第6話 青いモニュメント

実家から送った僕等の荷物が入っている10箱のダンボールは16時~18時の間に郵便局から届く予定になっている。

不動産屋から引っ越し先の家まではそう遠くない距離だ。

僕が思っていたより不動産屋が近かくて良かったと僕は思う。

ガス屋の立ち合いの16時に、ぎりぎり間に合う時間帯で僕は少し安堵する。

無口なタクシー運転手が運転するタクシーは細い住宅街を進む。

途中右に曲がったり左に曲がったりと、やたらと道を曲がって進むが方向が有ってるのかは僕には全く分からない。

それでもタクシーは信号に引っかかる事も無く淡々と進む。


「家に着いたら、まずはビールで乾杯でもしよう」と僕は再び目をつぶって窓ガラスに頭をもたれている嫁に声を掛ける。

「それで少し片付けしたら、夜は居酒屋でも探索してみようね」

少しだけ元気ぶった声を僕は出す。

嫁は薄目を明け「いいね。居酒屋楽しみ。
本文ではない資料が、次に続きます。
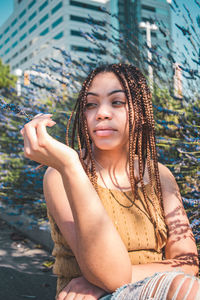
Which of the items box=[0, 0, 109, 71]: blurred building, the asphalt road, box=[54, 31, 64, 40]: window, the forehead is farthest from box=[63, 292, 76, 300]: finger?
box=[54, 31, 64, 40]: window

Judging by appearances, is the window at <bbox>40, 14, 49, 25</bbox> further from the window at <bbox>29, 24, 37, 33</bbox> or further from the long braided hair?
the long braided hair

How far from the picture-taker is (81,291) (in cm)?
125

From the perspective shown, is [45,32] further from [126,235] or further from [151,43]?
[126,235]

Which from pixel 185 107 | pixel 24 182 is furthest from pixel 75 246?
pixel 24 182

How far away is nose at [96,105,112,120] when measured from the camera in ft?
4.71

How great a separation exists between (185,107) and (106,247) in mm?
1717

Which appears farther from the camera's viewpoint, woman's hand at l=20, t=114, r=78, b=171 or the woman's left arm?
the woman's left arm

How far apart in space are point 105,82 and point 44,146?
569 millimetres

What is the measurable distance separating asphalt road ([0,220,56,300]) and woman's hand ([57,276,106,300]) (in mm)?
1264

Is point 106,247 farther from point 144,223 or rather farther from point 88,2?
point 88,2

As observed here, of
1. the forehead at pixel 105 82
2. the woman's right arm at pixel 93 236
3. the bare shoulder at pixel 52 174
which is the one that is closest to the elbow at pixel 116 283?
the woman's right arm at pixel 93 236

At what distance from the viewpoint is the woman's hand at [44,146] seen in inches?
42.9

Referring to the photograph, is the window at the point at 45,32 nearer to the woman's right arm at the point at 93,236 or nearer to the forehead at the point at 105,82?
the forehead at the point at 105,82

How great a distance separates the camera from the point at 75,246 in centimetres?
126
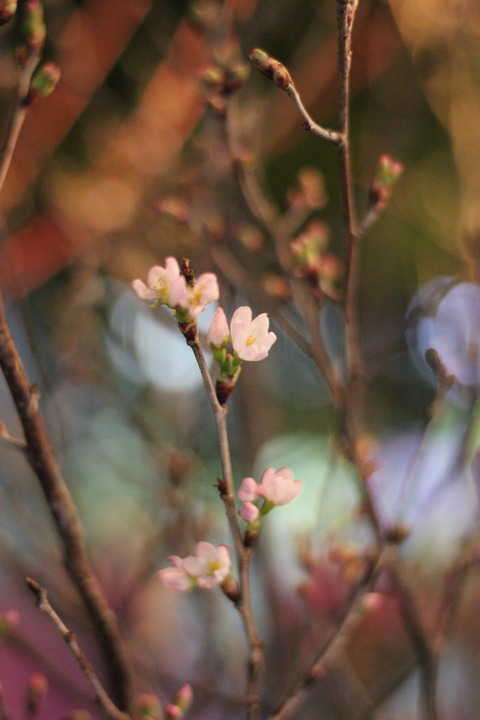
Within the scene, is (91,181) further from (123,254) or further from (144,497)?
(144,497)

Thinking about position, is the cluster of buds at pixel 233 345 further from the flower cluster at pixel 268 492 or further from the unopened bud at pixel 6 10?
the unopened bud at pixel 6 10

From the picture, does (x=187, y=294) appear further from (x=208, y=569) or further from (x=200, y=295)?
(x=208, y=569)

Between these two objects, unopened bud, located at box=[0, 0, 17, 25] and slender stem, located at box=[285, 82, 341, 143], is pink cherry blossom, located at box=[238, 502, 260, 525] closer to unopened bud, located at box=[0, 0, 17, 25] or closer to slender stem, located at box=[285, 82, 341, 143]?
slender stem, located at box=[285, 82, 341, 143]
やっぱり沖縄料理屋さん行きたいよねぇ」と疲れている中にも少し元気を取り戻してきたかのように見える。

タクシーは左手にコンビニのある交差点を右に曲がり公園の脇の細道に入る。

一方通行の道を走るタクシーのフロントガラスの向こうに青いモニュメントの様な物が見えてくる。

「あれ、なんだ?」僕は嫁に聞く。

タクシーはモニュメントに向かい走り続ける。

「何だろうね?何か青くて大きいけど」嫁も疑問で返してくる。

細道を走り続けるタクシーは、モニュメントのある公園の入り口に来て止まった。

「ここですね」と運転手が後ろを向き僕等に言う。

僕等はお金を払い荷物を下ろしてタクシーから降りる。

僕等は僕等の移住新居となるマンションを見上げて、それから公園のモニュメントに目を移す。
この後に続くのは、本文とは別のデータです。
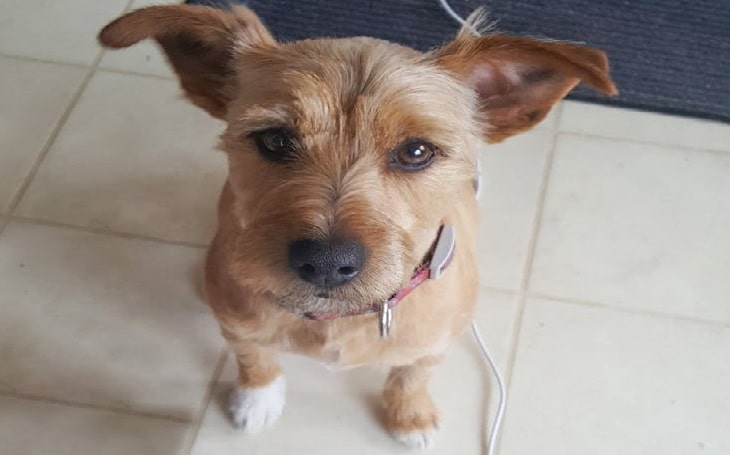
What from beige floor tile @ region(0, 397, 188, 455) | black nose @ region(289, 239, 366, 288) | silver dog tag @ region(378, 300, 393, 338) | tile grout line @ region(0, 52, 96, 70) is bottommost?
beige floor tile @ region(0, 397, 188, 455)

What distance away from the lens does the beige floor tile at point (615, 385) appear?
207 centimetres

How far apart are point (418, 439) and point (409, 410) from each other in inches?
3.0

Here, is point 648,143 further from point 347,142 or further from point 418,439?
point 347,142

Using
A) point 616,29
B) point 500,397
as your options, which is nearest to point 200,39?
point 500,397

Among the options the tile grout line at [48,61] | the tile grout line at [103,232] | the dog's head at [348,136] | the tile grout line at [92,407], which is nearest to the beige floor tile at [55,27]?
the tile grout line at [48,61]

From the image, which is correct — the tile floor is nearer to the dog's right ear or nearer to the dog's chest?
the dog's chest

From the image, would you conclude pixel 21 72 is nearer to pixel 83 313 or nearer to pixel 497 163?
pixel 83 313

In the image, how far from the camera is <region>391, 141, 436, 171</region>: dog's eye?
4.75 ft

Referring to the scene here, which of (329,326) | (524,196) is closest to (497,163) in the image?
(524,196)

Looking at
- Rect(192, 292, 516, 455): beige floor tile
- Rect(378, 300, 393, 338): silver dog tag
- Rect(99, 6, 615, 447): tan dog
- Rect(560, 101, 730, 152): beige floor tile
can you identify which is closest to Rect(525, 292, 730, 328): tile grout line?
Rect(192, 292, 516, 455): beige floor tile

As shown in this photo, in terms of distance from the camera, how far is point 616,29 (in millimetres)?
2709

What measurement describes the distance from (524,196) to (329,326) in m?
0.94

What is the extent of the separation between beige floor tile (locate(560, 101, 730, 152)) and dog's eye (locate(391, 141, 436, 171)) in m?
1.18

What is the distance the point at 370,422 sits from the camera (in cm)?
209
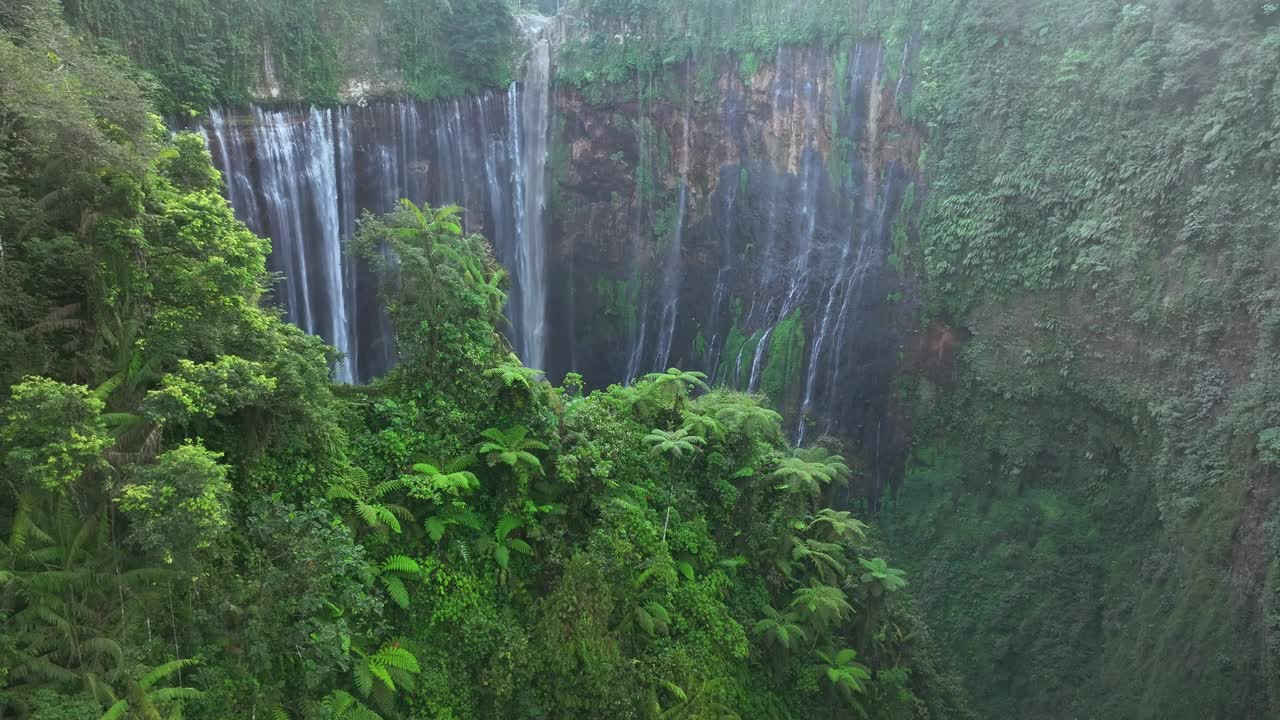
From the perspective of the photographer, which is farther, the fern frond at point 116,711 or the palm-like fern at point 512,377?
the palm-like fern at point 512,377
新居となるマンションは、白い壁が立ち上がった4階建てのマンションで所々に落下防止のアルミで出来た手すりが見える。

4階建てなのでエレベータは無いようだが、小奇麗な今風のよくあるマンションの造りだ。

僕等はマンションに入る前に公園の柵を超え公園の中へ向かう。

公園の入り口から少しだけ左に歩いていき、そびえ立つモニュメントを見上げる。

青色で所々ペンキが剝げ落ちた5、6メートルはあるだろう高さの古ぼけたモニュメント。

隣に立つ高架線よりも高さは高い。

滑り台の様なジャングルジムの様な作りは、公園の遊具の一部になっている様だが、「老朽化の為立入禁止」の看板が目の前に貼り付けられ、トラロープが周りを覆っている。

モニュメントの周りにその他の遊具は無く、周りには南国の木々が生い茂り、地面からは雑草がくるぶしの高さ程まで伸びている。
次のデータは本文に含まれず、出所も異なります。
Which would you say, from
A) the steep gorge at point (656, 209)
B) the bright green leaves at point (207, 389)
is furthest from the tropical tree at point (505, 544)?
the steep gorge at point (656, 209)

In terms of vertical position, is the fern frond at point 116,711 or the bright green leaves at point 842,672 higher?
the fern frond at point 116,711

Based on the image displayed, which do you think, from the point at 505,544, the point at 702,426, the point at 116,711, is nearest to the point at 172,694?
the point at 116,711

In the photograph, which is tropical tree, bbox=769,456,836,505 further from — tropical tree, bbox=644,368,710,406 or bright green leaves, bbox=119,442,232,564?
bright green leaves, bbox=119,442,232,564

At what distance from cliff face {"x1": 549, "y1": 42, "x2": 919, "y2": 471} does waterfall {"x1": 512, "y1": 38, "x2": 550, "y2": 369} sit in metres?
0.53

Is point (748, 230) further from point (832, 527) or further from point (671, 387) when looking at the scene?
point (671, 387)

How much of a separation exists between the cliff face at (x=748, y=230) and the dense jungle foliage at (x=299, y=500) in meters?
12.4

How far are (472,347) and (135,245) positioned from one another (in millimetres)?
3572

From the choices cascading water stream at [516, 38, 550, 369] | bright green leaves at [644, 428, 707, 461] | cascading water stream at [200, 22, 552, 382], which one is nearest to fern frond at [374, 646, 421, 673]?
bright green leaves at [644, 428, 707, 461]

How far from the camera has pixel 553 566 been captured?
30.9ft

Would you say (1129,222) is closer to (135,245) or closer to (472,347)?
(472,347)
モニュメントを前に見る僕等の背中側には少し離れた場所にはウォーキングコースの様な場所が見える。

紫と緑のクッションマットが緑に繁った芝の周りを回っている。

「遊び場だったんだろうけど、今は入れないんだね」僕は看板を見ながら言う。

雑草に群れる虫が辺りを飛び回っている。

僕は虫を手で払いながら、きっと虫に刺されて手や足が痒くなるだろうと少し思う。

嫁は青いモニュメントを無言のまま見上げている。

嫁の周りを小さな黒い虫と白い蝶々が駆け回り、僕はポケットからタバコを出して火をつける。

周りは静かで高架線を走る車の音だけが聞こえてくる。

騒がしさの無い公園にそびえ立つこの古ぼけた巨大なモニュメントの姿が、何となく空回りしている目立ちたがり屋を想像させる。

モニュメントを見上げるのに飽きたようで、嫁が急に僕の方を向く。

そして、いつものように僕にわかるわけが無い事に対して僕に疑問を投げてくる。